Ask-Anything
Ask-Anything copied to clipboard
Can you provide scripts for generating question & candidates using ChatGPT?
Fine-grained Pose (NTU RGBD), Scene Transition (MovieNet), Unexpected action (FunQA), Egocentric Navigation (VLN-CE) Datasets of these tasks don't have QA annotations and it seems that you generate annotations by yourself with aid of ChatGPT. Could you provide related scripts you used for this?
Good question!
- Fine-grained Pose: We manually combine similar poses and randomly generate the candidates, like
drop(5), pick up(6), sit down(8), stand up(9), hopping(26), jump up(27), squat down(80)

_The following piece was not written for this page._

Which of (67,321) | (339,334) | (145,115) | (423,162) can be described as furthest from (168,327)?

. - Scene Transition: We generate the candidates based on the scene annotation, then use ChatGPT to generate the candidates like
Based on 'From the courtroom to the prison.', please create three similar sentences with different places
. - Unexpected action: We use similar prompts as in the original paper to generate the option as follows
"You are now an assistant for data augmentation. You have extensive experience in video understanding and have mastered this skill. I will provide you with a 'question' and 'answer' regarding a counter-intuitive video.\n" + \
"Your task is to help me understand the content of this paragraph and generate one English question-answer pair from it. The generated question should be closely related to the provided answer.\n" + \
"The format will be multiple choice, where each question has four options - one correct answer and three distractors.\n" + \
f'Question: "{question.strip()}"\n' + \
f'Answer: "{answer.strip()}"\n' + \
"To avoid cheating, the lengths of the correct answer and other distractors MUST be similar.\n" + \
"You need to ONLY return the generated QA in JSON like {'question': '', 'options': [], 'answer': ''}"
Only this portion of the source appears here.